Tabatha shook her head and muttered to herself, “What was her problem?”
“Anorexia, depression after her parents split, bulimia, anxiety, schizophrenia, all that jazz. After they split, her parents signed her up for a psychiatrist, but she refused to go. Then, they admitted her to a mental hospital. What a blow that was. A month later, she was released, claiming she was cured. Well, let’s just say that it was false.” Merdi shrugged.

A shudder of worry resonated through Tabatha’s body. “Will I ever see my family again?”

Merdi patted her shoulder reassuringly, replying, “Probably not.”

Tabatha sighed, and said, “Tell me more about her,” pointing at the mirror that separated her from everything else.

“Her name was Juliana,” Merdi began, closing her eyes. “She was an all-around good person, until, well, her parents split when she was 8. I met her when she turned 10, and we just clicked. I bet you know what that’s like,” she said with a squeeze of Tabatha’s hand. “We did everything together until she turned 13. That’s when all the shit happened. She started hating her life. I tried talking herself out of it, and did a lot for her, but it didn’t help. I already told you how we died; but really, I wish I knew what I’d done wrong.” She sniffled and wiped her eyes. “This cave is sort of beautiful in a way,” she said, glancing around. “It’s different to everyone who sees it.” She laughed lightly when she remembered that Tabatha couldn’t see it, but before she could explain, Tabatha cut her off.

“I see,” Tabatha said, standing up and feeling the walls.
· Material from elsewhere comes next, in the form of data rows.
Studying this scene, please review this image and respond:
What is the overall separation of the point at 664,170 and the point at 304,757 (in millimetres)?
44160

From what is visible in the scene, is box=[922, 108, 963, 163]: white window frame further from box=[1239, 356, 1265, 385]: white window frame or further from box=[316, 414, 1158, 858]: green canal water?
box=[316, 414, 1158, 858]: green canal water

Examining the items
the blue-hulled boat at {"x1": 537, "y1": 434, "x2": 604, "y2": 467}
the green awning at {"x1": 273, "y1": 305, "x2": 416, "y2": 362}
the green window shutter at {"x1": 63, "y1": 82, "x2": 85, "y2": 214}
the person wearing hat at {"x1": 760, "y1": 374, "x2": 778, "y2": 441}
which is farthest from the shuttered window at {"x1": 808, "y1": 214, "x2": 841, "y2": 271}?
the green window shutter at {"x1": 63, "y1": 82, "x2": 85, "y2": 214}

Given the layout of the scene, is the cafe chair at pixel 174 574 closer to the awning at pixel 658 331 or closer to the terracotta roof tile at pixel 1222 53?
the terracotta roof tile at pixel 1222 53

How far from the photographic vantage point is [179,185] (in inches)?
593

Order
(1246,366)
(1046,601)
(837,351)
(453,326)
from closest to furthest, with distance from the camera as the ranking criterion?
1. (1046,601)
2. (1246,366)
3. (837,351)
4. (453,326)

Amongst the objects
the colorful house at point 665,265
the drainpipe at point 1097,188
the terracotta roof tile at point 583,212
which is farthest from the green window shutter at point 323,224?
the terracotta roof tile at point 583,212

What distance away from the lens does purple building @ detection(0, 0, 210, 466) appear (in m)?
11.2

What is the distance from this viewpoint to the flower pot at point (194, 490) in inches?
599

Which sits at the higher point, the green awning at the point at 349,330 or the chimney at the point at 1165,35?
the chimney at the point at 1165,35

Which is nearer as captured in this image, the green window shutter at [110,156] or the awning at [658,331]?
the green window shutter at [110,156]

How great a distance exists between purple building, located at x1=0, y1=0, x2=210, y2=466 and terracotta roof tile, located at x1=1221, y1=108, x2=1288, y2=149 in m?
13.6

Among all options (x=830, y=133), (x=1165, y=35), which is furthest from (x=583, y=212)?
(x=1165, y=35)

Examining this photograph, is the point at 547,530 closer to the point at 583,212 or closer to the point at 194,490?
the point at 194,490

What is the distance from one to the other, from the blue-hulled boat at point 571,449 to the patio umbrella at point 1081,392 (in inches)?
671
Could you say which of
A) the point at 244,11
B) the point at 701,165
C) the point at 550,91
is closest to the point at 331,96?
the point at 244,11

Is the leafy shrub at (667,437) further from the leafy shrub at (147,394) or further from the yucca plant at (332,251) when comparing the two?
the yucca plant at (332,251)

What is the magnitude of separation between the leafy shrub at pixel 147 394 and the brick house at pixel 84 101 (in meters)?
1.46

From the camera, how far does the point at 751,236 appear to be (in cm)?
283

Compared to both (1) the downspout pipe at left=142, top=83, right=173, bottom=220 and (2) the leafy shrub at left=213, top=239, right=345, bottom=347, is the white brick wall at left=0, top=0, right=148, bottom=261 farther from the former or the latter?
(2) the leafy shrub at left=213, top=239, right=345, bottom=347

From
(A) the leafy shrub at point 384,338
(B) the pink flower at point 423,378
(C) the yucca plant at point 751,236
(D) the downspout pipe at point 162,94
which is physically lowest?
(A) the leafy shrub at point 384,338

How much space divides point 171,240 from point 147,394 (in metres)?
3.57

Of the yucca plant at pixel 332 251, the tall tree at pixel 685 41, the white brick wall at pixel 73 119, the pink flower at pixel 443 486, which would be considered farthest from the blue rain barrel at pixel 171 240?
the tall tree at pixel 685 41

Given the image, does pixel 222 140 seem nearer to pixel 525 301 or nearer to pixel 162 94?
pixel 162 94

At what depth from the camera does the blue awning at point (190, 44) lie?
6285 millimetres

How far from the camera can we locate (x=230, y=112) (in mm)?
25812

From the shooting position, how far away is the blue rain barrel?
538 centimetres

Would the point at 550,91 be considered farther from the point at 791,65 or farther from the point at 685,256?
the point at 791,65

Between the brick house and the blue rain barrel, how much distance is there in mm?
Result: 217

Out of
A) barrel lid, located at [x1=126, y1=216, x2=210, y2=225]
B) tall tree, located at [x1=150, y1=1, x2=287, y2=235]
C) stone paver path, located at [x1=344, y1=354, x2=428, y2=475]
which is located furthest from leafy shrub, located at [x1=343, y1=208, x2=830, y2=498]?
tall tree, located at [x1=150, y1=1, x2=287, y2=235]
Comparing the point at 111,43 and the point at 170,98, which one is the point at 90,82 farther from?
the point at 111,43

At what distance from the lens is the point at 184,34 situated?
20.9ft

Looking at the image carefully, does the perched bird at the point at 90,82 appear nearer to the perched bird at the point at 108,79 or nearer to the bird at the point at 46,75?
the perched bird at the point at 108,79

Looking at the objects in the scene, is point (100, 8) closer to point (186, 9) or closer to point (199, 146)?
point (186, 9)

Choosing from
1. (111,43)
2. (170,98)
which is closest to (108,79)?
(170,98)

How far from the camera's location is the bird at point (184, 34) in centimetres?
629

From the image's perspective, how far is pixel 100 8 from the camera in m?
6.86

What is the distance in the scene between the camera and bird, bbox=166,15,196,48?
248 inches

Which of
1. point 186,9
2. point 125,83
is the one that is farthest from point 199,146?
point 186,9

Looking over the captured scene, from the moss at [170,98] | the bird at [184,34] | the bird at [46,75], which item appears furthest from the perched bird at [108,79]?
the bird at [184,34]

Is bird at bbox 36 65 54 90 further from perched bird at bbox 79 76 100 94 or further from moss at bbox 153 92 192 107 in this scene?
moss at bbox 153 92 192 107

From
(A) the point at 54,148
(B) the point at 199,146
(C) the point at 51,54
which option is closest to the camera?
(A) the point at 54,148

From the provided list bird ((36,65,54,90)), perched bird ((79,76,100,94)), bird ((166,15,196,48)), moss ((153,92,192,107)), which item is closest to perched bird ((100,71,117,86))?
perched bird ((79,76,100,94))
Scattering it were pictures of her life, of her and her friends, of her and her boyfriend, and many more that she didn’t remember even taking. There were even a few of her as a baby, but it couldn’t be…

“You…you do?” Merdi asked, standing up and following Tabatha’s blind gaze.

“Pictures,” she announced. “Lots of them.”

“They’re different to all who she kills,” Merdi told her, glancing at a particular picture of she and Juliana in her room. That picture was taken a few months before they died, and Merdi’s eyes watered every time she saw it. Juliana was so beautiful, even with her sunken cheeks and frail figure, and it was such a shame that Merdi only had to see what Juliana herself saw.